Why your eyes dart around when you're dreaming
The vivid, bizarre images that infuse dreams are formed when people make the darting, rapid eye movements characteristic of a certain stage of sleep, new research suggests.
The findings confirm a long-held scientific hypothesis that such rapid eye movements during sleep reflect a person viewing their dream-world in the same way that they would take in a scene when awake.
"There was this idea that we scan the dream image, or the mental image when we dream," said study co-author Yuval Nir, a sleep researcher and neuroscientist at Tel Aviv University in Israel. "But it's been very difficult to prove it." [7 Mind-Bending Facts About Dreams]
What dreams are made of
The mystery of why humans dream has long fascinated scientists and philosophers. Are dreams hints of a person's deepest, most subconscious longings, as Sigmund Freud proposed? Are they the way the brain works out real-life problems? Or are dreams the day's mental debris, which the brain sweeps up every night as a person slumbers?
Despite years of study, scientists had few answers about this mysterious space between sleep and wakefulness. For about 60 years, researchers knew that people dreamed during the rapid eye movement (REM) phase of sleep. Many hypothesized that the darting of the eyes corresponded to people "seeing" images in their dreams, but there was no way to know for sure, Nir said.
But then Nir and his colleagues found a unique way to test out the idea. Some people with epilepsy continue to have many seizures despite medication, and instead must have electrodes implanted in their brains. The electrodes send small electrical jolts to the parts of the brain responsible for the seizures, and often the treatment completely eliminate the seizures, Nir said.
But the electrodes can also detect and record the electrical firing from individual neurons, or brain cells.
Sight in sleep
So Nir, Dr. Itzhak Fried, a cognitive neurophysiologist at UCLA, and their colleagues asked 19 people who were having brain implants for epilepsy if they would also be willing to have some of their brain activity recorded while they slept. [Top 10 Mysteries of the Mind]
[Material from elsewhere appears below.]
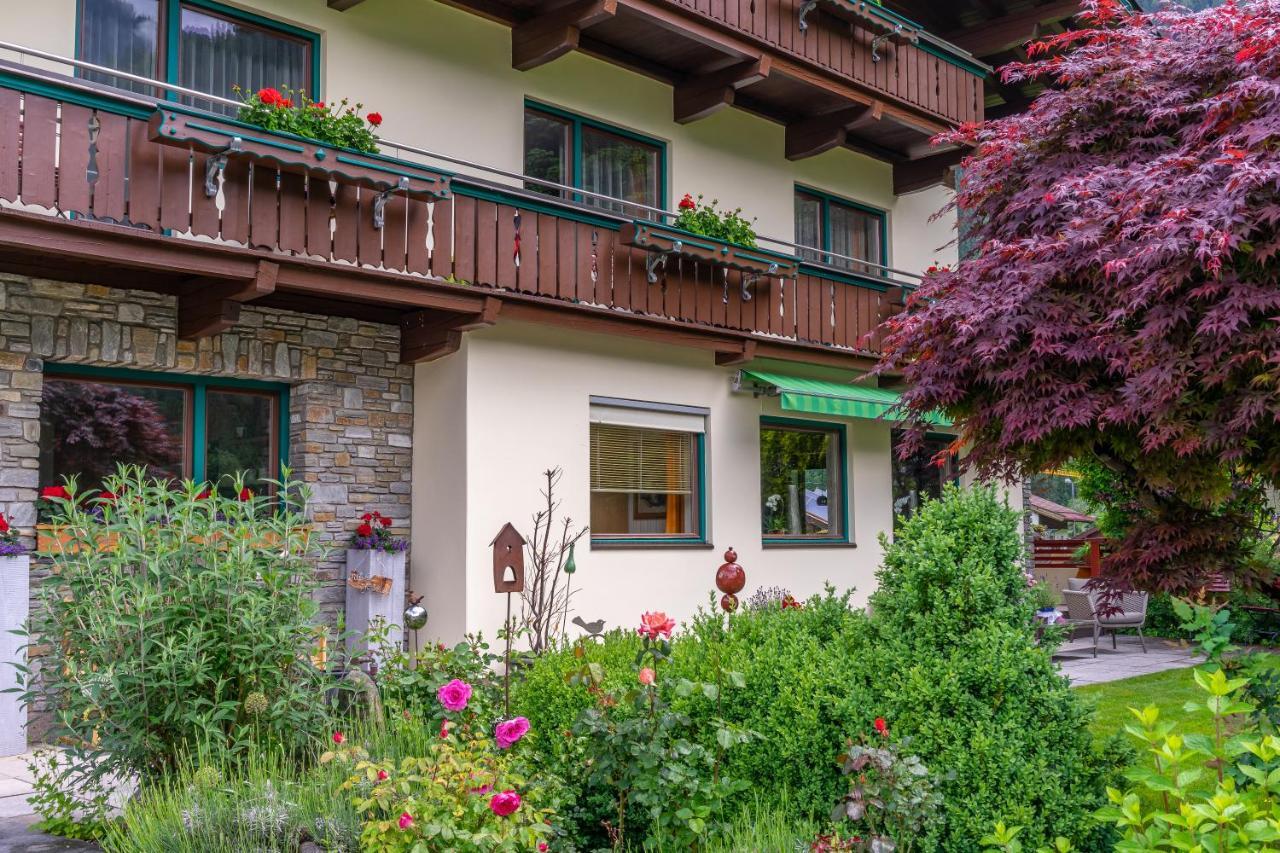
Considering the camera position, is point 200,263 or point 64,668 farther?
point 200,263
The brain recordings revealed that every time the dreamers moved their eyes, neurons in the medial temporal lobe of the brain showed a burst in activity, the researchers reported last week in the journal Nature Communications.
In past studies, Fried had found that the medial temporal lobe lit up when people looked at images of famous people and places, such as the Golden Gate Bridge or Jennifer Aniston; simultaneously, they also made eye movements similar to those found during REM sleep. In 2010 Fried and his colleagues published a paper in the journal Nature showing that neurons in this brain region were under voluntary, conscious control when people were awake.
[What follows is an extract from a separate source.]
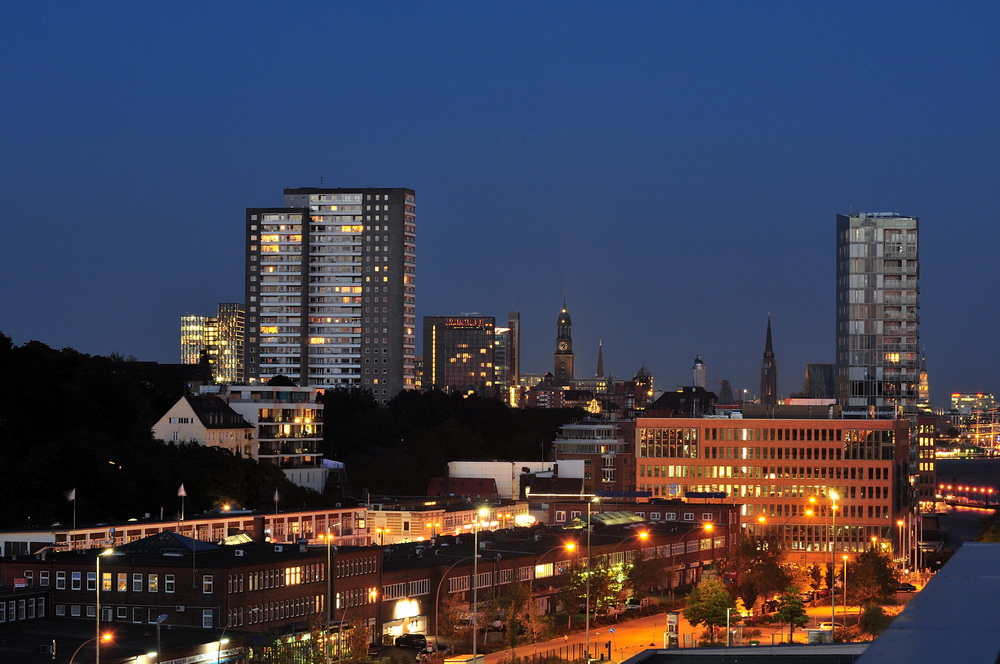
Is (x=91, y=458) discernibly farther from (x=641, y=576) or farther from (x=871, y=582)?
(x=871, y=582)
The new study finally confirms the long-held hypothesis that eye movements during REM sleep correspond to people visualizing imagery in their dreams, said Dr. J. Allan Hobson, a psychiatrist and sleep researcher at Harvard Medical School in Massachusetts, who was not involved in the current study.
Many other parts of the brain were also active during REM sleep, and the team still isn't sure how those brain regions are involved in dreaming, Nir said.
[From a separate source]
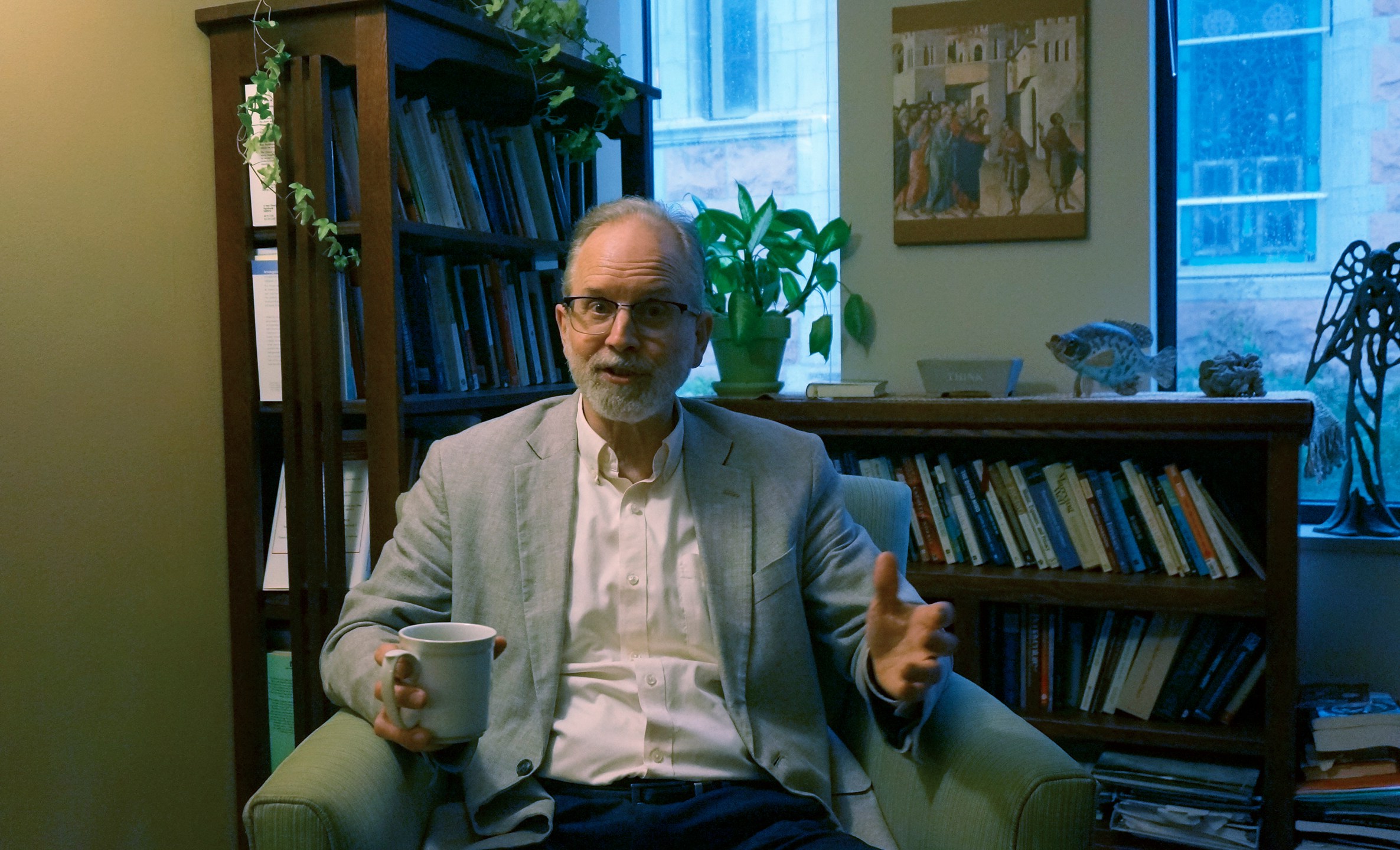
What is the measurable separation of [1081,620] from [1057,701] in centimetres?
19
Theoretically, researchers could one day read someone's dream activity using brain-firing data, determining whether the person was visualizing, say, an adorable kitten versus a scary monster. To do that, researchers would have to record someone's brain cell-firing signals during sleep, and then wake the person up to ask about the dream that individual was having. They would also need to collect data on the brain's electrical firing signals when the person viewed those same images during wakefulness.
"This is the Holy Grail that we'd like to do someday," Nir told Live Science. "The only thing is, it's quite challenging to collect dream reports in this particular setting."
After all, people undergoing brain surgery are already stressed about their health and are distracted by other concerns; waking them up in the middle of the night would be too intrusive, Nir said.
Purpose of dreams?
Though the study focuses on the mechanics of dreaming, it has other implications, Hobson said.
"I think this data is just another nail in the coffin in the idea that dreaming is a sort of symbolic distortion of past activity," Hobson said, referring to Freudian ideas that dreams have symbolic significance that must be interpreted.
Instead, because the same types of visual activity are under a person's conscious control when the individual is awake, the dream-state brain-cell firing "shows very clearly that dreaming is a form of consciousness," Hobson said. "You might call it an altered state of consciousness, an alternative state of consciousness."
As for the purpose of dreams, that is still an open question, Hobson said.